He did not move from the Dutch Republic to Berlin, as stated in some articles, but to Liège, where he assisted Pierre Rousseau in producing the Journal Encyclopédique. However, the articles of this periodical were not appreciated by the clergy of Liège, and Rousseau and Yvon both fled the country in September 1759. They were invited to Brussels by the count Charles de Cobenz, the minister of the Austrian State in Brussels. When Rousseau moved to Bouillon, Yvon continued his journalistic activities and contributed to the periodicals of Jean-Henri Maubert de Gouvest.

In 1754, Yvon's book La Liberté de conscience resserrée dans les bornes légitimes ("Freedom of conscience confined within legitimate bounds") was published in London in three volumes. In this book he argued that all religions were naturally intolerant and would attack their enemies, but that civil society should be tolerant of those who disagreed with the religious leaders.

Yvon returned to France at the start of 1762. In 1763, Marc-Michel Rey in Amsterdam published a letter from Yvon answering some of Rousseau's criticisms of the Church, and more followed in the ensuing years. The tone of these letters was unexpected to those who had accused him of atheism, but was consistent with his other writings. He accused Rousseau of saying that no laws were good and no governments fair. He also noted that, after making reckless personal attacks on religion and government, things sacred to all people, Rousseau was unrealistic in expecting no outrage against his views.

===============

→ **Directions**
1. From the passage about Yvon, reproduce the part that opens with the words containing "In 1754, Yvon's" and closes with "the religious leaders.".
2. List every year mentioned in the passage about Yvon, in the order in which each first appears.

(Saved entries)
===============

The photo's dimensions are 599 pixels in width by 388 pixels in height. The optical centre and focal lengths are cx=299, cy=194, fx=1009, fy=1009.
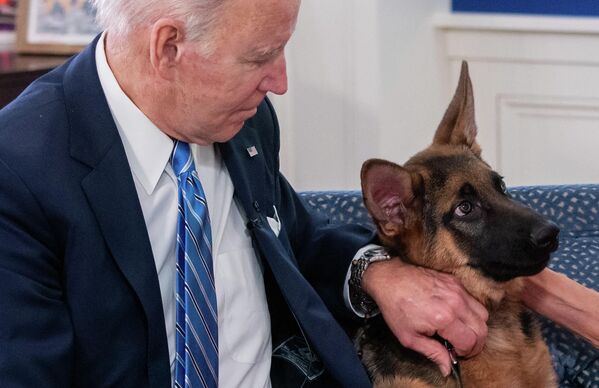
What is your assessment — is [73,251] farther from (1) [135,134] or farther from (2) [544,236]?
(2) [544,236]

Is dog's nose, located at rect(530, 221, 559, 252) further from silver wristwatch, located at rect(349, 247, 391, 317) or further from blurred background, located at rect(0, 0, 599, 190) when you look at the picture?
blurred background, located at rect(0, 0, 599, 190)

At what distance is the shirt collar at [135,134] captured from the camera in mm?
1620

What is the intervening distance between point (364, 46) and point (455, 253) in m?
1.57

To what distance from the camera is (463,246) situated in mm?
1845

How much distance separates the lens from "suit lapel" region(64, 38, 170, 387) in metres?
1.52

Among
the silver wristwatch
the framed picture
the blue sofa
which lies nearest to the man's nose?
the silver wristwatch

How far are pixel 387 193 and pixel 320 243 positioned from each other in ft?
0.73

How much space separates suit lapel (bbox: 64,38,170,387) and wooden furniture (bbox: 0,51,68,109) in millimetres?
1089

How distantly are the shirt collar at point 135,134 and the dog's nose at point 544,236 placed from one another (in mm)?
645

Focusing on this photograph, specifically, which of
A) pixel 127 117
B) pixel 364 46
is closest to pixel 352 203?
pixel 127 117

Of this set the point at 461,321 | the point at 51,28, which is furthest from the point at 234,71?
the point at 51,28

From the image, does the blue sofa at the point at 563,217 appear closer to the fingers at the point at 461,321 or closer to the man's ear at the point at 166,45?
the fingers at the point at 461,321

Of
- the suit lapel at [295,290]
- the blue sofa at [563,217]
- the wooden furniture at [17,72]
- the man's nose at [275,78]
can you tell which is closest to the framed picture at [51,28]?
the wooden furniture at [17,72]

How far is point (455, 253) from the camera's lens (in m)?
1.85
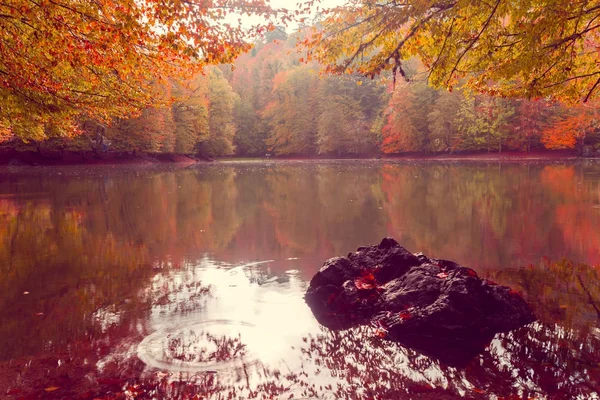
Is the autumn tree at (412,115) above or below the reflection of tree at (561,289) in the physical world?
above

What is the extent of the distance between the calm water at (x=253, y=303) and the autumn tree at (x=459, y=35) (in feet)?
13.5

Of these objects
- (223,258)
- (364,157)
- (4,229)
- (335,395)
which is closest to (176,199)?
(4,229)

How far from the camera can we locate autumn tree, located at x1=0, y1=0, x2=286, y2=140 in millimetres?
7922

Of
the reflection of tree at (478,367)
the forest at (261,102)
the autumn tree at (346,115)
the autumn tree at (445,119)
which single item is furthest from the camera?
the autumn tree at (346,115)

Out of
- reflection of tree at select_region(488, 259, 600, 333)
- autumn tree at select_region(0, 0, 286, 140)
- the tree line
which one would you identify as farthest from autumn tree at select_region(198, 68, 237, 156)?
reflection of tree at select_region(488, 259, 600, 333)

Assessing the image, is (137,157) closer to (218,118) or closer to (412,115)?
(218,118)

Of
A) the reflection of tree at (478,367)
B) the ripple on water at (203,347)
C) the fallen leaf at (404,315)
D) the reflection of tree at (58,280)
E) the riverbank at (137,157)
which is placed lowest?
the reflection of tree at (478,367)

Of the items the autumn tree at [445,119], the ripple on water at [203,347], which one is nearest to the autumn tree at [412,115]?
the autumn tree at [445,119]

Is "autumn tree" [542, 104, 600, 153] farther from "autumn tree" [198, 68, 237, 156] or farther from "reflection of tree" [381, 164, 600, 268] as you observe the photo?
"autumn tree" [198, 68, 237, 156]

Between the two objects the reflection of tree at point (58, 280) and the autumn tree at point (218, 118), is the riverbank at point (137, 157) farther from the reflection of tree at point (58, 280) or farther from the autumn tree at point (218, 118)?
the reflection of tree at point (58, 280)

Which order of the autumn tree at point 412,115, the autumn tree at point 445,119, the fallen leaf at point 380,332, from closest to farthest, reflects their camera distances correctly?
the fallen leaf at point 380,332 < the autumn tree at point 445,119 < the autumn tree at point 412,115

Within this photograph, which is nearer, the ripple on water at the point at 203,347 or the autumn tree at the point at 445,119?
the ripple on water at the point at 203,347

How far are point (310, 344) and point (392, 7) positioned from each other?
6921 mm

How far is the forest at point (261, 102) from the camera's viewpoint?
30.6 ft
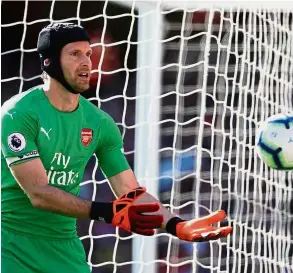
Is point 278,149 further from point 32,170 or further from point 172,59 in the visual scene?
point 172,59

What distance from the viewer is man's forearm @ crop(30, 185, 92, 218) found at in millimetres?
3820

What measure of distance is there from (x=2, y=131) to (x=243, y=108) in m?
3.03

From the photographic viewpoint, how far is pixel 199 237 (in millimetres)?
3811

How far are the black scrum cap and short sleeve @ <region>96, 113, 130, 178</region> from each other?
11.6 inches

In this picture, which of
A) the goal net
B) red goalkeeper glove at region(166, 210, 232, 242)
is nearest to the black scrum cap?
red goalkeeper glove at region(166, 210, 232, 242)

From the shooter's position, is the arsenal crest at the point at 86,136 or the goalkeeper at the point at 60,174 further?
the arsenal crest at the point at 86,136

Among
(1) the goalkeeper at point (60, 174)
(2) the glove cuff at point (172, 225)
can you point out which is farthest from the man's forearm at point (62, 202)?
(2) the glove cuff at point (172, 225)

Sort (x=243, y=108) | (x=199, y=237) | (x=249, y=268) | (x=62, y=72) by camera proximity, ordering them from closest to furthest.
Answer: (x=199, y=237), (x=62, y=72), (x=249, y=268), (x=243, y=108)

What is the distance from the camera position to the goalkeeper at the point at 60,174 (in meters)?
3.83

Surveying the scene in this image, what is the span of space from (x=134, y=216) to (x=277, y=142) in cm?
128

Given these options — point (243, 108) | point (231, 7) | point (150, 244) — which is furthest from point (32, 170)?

===============

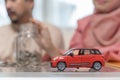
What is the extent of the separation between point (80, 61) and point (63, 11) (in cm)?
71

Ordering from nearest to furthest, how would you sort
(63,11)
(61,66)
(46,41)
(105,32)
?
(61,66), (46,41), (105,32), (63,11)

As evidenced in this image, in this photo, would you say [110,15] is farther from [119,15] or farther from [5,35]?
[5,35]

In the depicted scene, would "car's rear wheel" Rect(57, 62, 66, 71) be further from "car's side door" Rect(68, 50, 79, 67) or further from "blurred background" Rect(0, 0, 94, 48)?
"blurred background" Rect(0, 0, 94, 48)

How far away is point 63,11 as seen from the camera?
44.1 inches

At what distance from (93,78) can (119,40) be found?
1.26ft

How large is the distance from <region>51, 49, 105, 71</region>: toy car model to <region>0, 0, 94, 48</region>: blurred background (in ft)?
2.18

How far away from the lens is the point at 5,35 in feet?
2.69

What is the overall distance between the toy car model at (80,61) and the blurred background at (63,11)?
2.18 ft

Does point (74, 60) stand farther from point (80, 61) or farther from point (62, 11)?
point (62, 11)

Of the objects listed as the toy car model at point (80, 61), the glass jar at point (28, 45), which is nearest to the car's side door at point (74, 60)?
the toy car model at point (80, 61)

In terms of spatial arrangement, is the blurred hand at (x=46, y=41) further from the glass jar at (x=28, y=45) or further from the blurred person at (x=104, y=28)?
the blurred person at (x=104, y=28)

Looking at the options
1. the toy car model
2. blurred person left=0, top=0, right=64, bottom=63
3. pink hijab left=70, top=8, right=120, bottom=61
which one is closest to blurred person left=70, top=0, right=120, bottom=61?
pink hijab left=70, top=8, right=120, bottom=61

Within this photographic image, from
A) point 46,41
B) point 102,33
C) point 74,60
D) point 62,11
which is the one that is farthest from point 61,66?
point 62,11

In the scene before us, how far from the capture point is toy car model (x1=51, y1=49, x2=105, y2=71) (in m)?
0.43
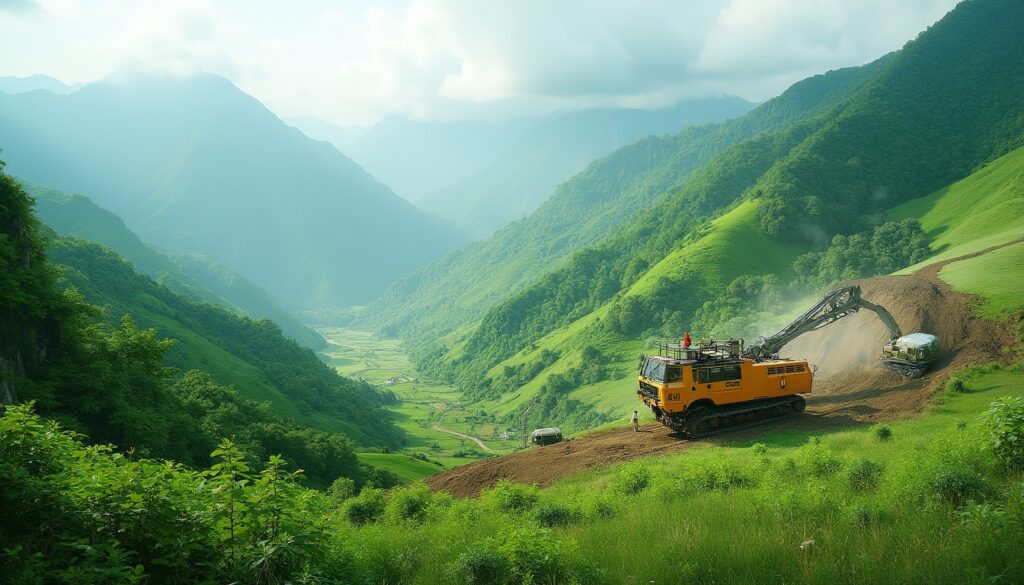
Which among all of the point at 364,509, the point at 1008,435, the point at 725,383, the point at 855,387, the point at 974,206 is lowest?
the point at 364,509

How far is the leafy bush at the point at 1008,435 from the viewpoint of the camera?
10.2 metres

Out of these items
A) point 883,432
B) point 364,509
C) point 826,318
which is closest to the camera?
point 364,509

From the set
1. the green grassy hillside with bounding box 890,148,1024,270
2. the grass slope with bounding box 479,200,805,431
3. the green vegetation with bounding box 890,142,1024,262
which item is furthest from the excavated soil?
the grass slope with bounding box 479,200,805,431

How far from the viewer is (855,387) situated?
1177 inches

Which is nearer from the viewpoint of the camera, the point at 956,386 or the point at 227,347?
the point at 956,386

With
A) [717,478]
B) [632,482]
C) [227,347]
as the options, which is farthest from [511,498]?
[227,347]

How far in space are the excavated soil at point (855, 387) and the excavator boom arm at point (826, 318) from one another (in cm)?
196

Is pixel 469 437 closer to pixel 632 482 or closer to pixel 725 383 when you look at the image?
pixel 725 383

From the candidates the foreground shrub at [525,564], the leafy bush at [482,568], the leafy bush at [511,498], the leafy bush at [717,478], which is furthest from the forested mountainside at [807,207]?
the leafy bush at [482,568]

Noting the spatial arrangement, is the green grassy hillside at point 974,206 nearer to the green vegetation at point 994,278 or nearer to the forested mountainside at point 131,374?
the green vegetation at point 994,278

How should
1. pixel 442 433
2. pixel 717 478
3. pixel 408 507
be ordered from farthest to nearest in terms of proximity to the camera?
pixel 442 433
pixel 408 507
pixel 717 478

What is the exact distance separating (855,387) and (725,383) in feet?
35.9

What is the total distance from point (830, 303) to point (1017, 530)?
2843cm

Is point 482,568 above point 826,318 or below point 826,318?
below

===============

→ **Answers for each item**
1.
In 1754, Yvon's book La Liberté de conscience resserrée dans les bornes légitimes ("Freedom of conscience confined within legitimate bounds") was published in London in three volumes. In this book he argued that all religions were naturally intolerant and would attack their enemies, but that civil society should be tolerant of those who disagreed with the religious leaders.

2. 1759, 1754, 1762, 1763